With the pictures set aside, write out all of the data exactly as it stands.
━━━━━ Supplied information
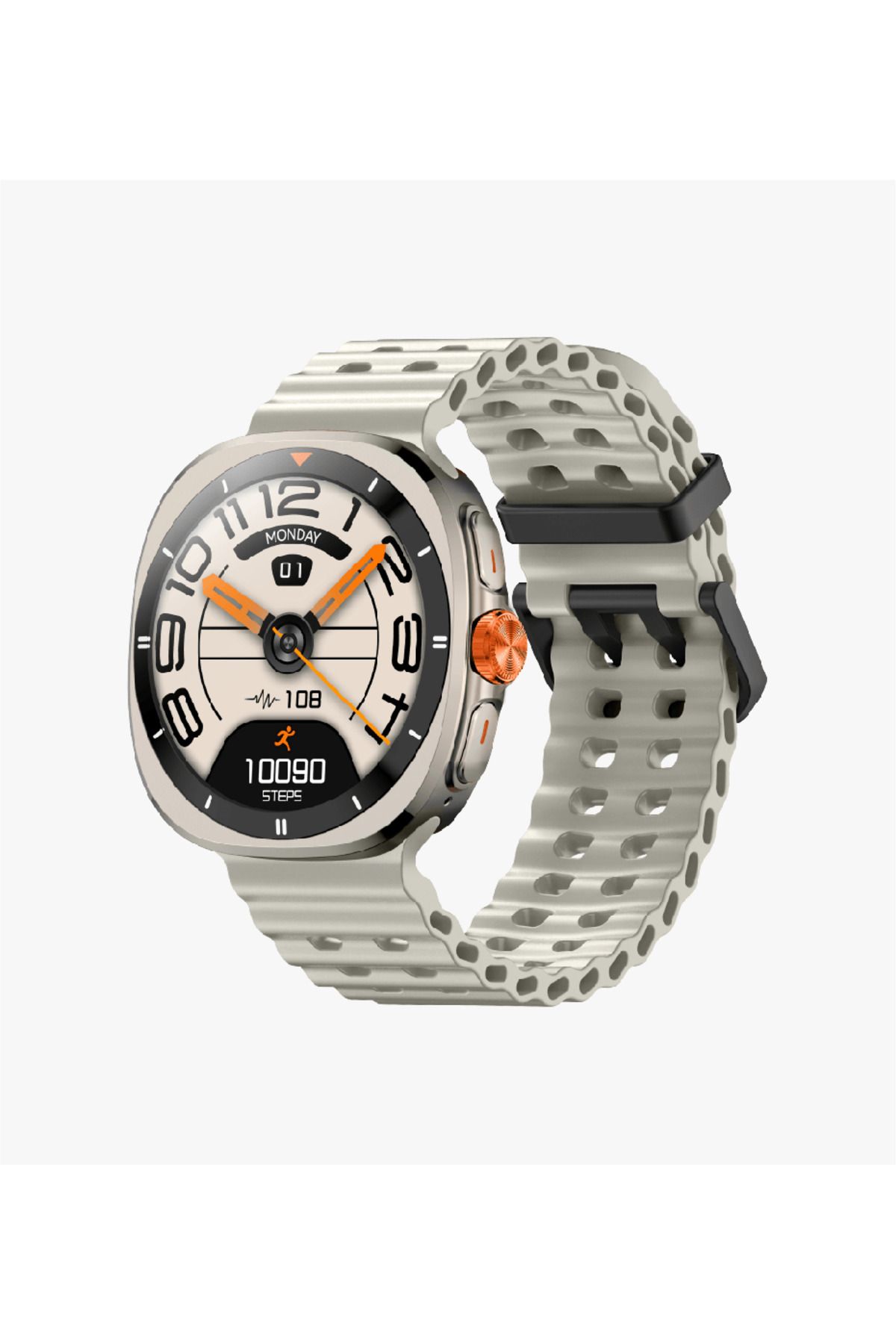Linktech S106 Premium Amoled LT Watch Akıllı Saat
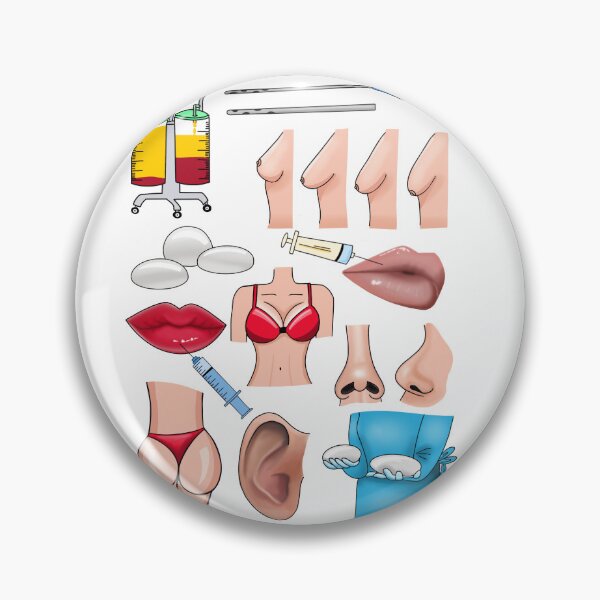 Item preview, Plastic surgery designed and sold by lia _opsaal.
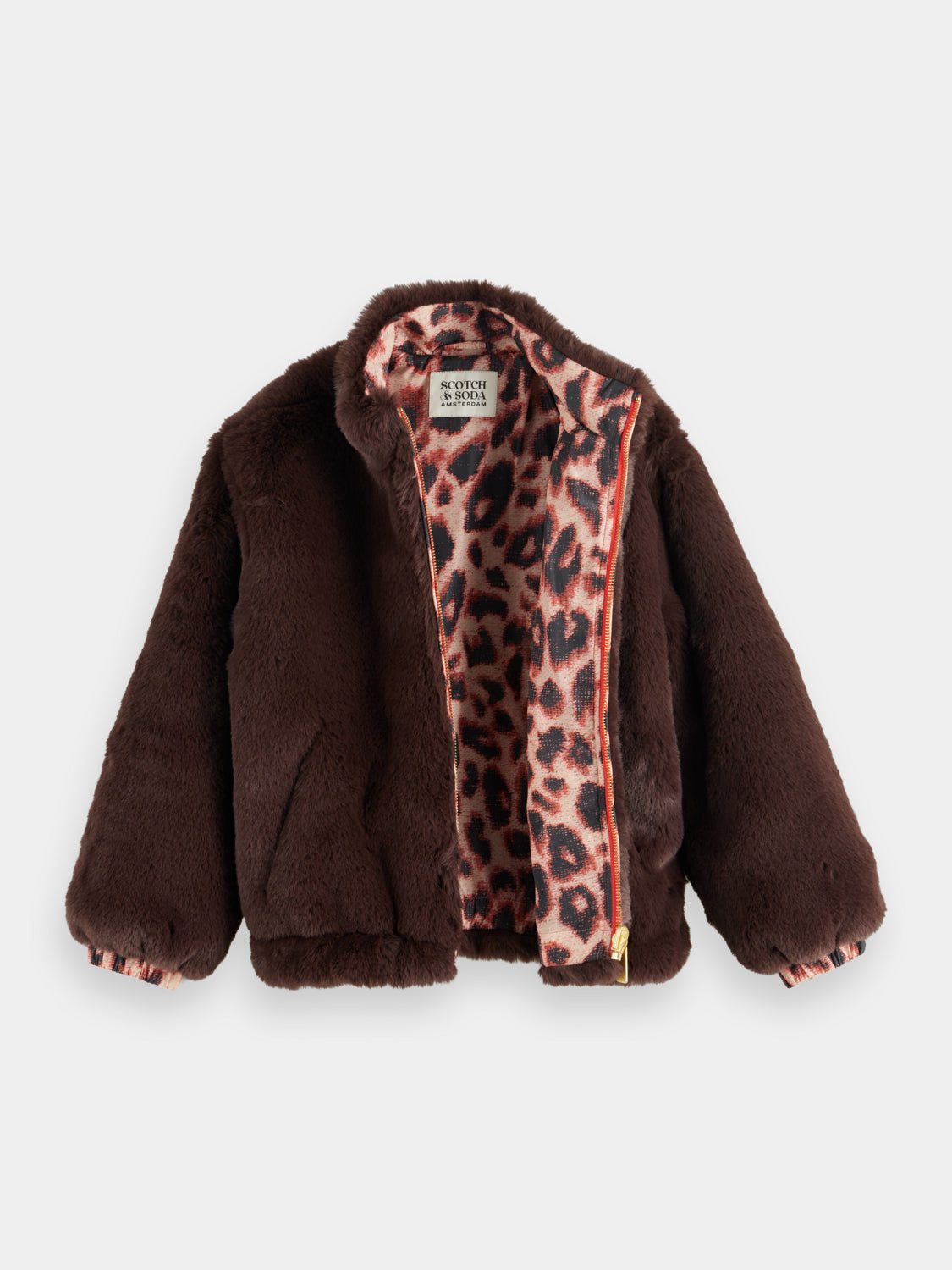 Kids - Faux fur jacket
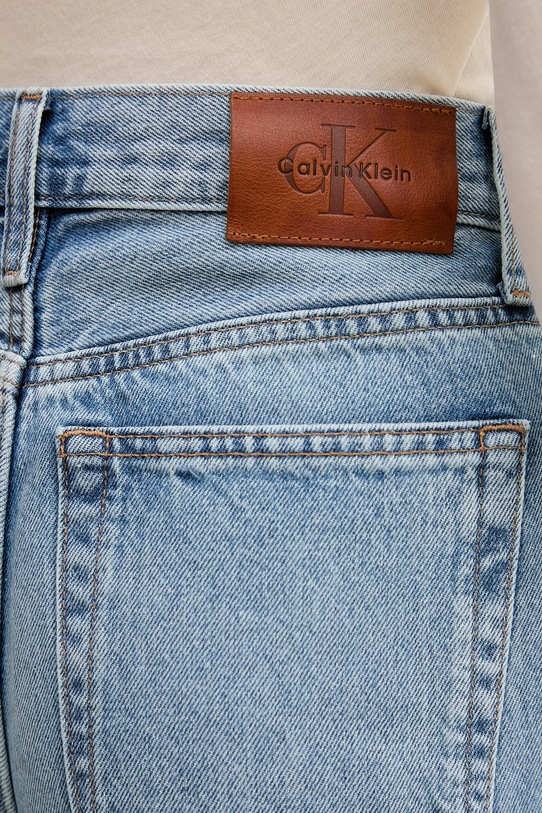 Rifle Calvin Klein Jeans modrá LV047E722G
━━━━━━━━━━
» Response to the exercise:
Linktech S106 Premium Amoled LT Watch Akıllı Saat
 Item preview, Plastic surgery designed and sold by lia _opsaal.
 Kids - Faux fur jacket
 Rifle Calvin Klein Jeans modrá LV047E722G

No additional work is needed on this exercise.